:: WORK TO COMPLETE ::
Please repeat the entries below exactly as written, leaving out any images.

:: SOURCE RECORDS ::
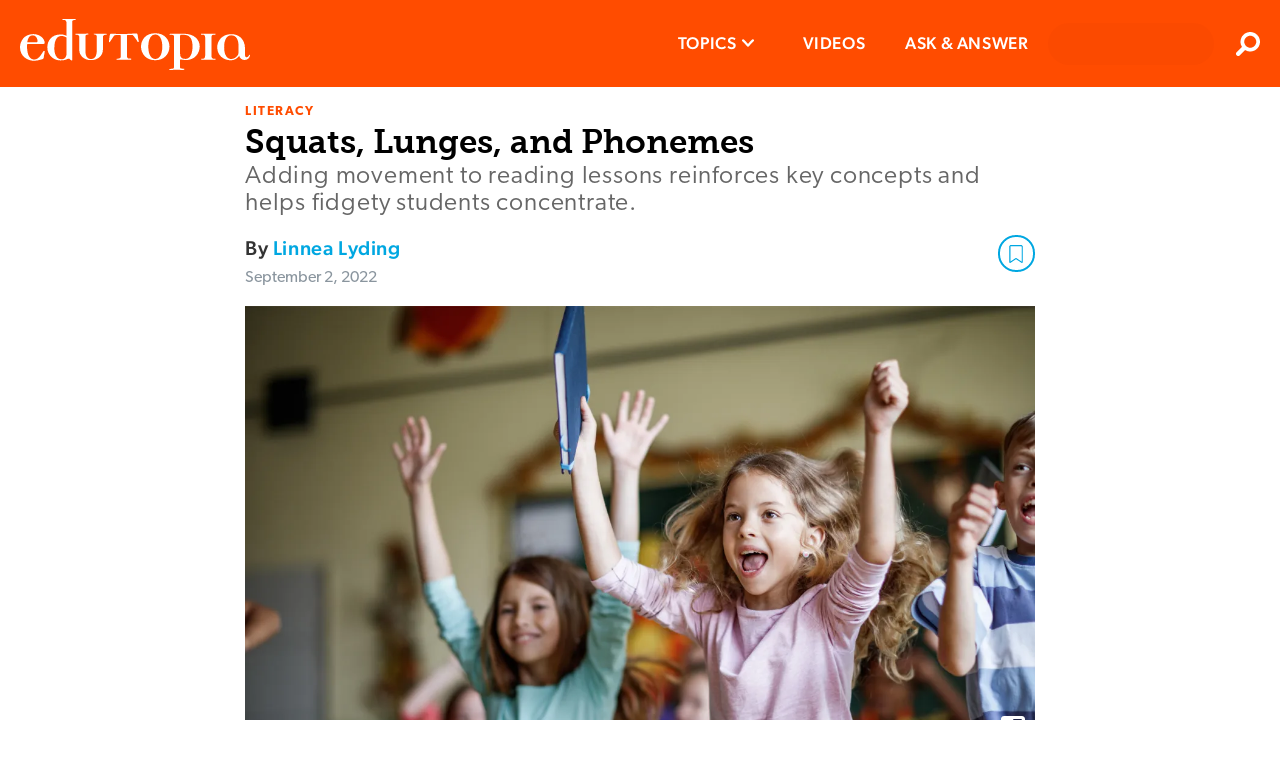

--- FILE ---
content_type: image/svg+xml
request_url: https://www.edutopia.org/assets/image-icon-w45.svg
body_size: 583
content:
<?xml version="1.0" encoding="UTF-8"?>
<svg width="45px" height="34px" viewBox="0 0 45 34" version="1.1" xmlns="http://www.w3.org/2000/svg" xmlns:xlink="http://www.w3.org/1999/xlink">
    <!-- Generator: Sketch 51.2 (57519) - http://www.bohemiancoding.com/sketch -->
    <title>Shape</title>
    <desc>Created with Sketch.</desc>
    <defs></defs>
    <g id="Page-1" stroke="none" stroke-width="1" fill="none" fill-rule="evenodd">
        <g id="image-icon" fill="#C5C4C8" fill-rule="nonzero">
            <path d="M40.78125,0 L4.21875,0 C1.88876953,0 0,1.88876953 0,4.21875 L0,29.53125 C0,31.8612305 1.88876953,33.75 4.21875,33.75 L40.78125,33.75 C43.1112305,33.75 45,31.8612305 45,29.53125 L45,4.21875 C45,1.88876953 43.1112305,0 40.78125,0 Z M40.2539063,29.53125 L4.74609375,29.53125 C4.45484984,29.53125 4.21875,29.2951502 4.21875,29.0039062 L4.21875,4.74609375 C4.21875,4.45484984 4.45484984,4.21875 4.74609375,4.21875 L40.2539063,4.21875 C40.5451502,4.21875 40.78125,4.45484984 40.78125,4.74609375 L40.78125,29.0039063 C40.78125,29.2951502 40.5451502,29.53125 40.2539063,29.53125 Z M11.25,7.734375 C9.3084082,7.734375 7.734375,9.3084082 7.734375,11.25 C7.734375,13.1915918 9.3084082,14.765625 11.25,14.765625 C13.1915918,14.765625 14.765625,13.1915918 14.765625,11.25 C14.765625,9.3084082 13.1915918,7.734375 11.25,7.734375 Z M8.4375,25.3125 L36.5625,25.3125 L36.5625,18.28125 L28.870752,10.589502 C28.4588965,10.1776465 27.7911035,10.1776465 27.3791602,10.589502 L16.875,21.09375 L13.402002,17.620752 C12.9901465,17.2088965 12.3223535,17.2088965 11.9104102,17.620752 L8.4375,21.09375 L8.4375,25.3125 Z" id="Shape"></path>
        </g>
    </g>
</svg>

:: ANSWER SECTION ::
--- FILE ---
content_type: image/svg+xml
request_url: https://www.edutopia.org/assets/image-icon-w45.svg
body_size: 583
content:
<?xml version="1.0" encoding="UTF-8"?>
<svg width="45px" height="34px" viewBox="0 0 45 34" version="1.1" xmlns="http://www.w3.org/2000/svg" xmlns:xlink="http://www.w3.org/1999/xlink">
    <!-- Generator: Sketch 51.2 (57519) - http://www.bohemiancoding.com/sketch -->
    <title>Shape</title>
    <desc>Created with Sketch.</desc>
    <defs></defs>
    <g id="Page-1" stroke="none" stroke-width="1" fill="none" fill-rule="evenodd">
        <g id="image-icon" fill="#C5C4C8" fill-rule="nonzero">
            <path d="M40.78125,0 L4.21875,0 C1.88876953,0 0,1.88876953 0,4.21875 L0,29.53125 C0,31.8612305 1.88876953,33.75 4.21875,33.75 L40.78125,33.75 C43.1112305,33.75 45,31.8612305 45,29.53125 L45,4.21875 C45,1.88876953 43.1112305,0 40.78125,0 Z M40.2539063,29.53125 L4.74609375,29.53125 C4.45484984,29.53125 4.21875,29.2951502 4.21875,29.0039062 L4.21875,4.74609375 C4.21875,4.45484984 4.45484984,4.21875 4.74609375,4.21875 L40.2539063,4.21875 C40.5451502,4.21875 40.78125,4.45484984 40.78125,4.74609375 L40.78125,29.0039063 C40.78125,29.2951502 40.5451502,29.53125 40.2539063,29.53125 Z M11.25,7.734375 C9.3084082,7.734375 7.734375,9.3084082 7.734375,11.25 C7.734375,13.1915918 9.3084082,14.765625 11.25,14.765625 C13.1915918,14.765625 14.765625,13.1915918 14.765625,11.25 C14.765625,9.3084082 13.1915918,7.734375 11.25,7.734375 Z M8.4375,25.3125 L36.5625,25.3125 L36.5625,18.28125 L28.870752,10.589502 C28.4588965,10.1776465 27.7911035,10.1776465 27.3791602,10.589502 L16.875,21.09375 L13.402002,17.620752 C12.9901465,17.2088965 12.3223535,17.2088965 11.9104102,17.620752 L8.4375,21.09375 L8.4375,25.3125 Z" id="Shape"></path>
        </g>
    </g>
</svg>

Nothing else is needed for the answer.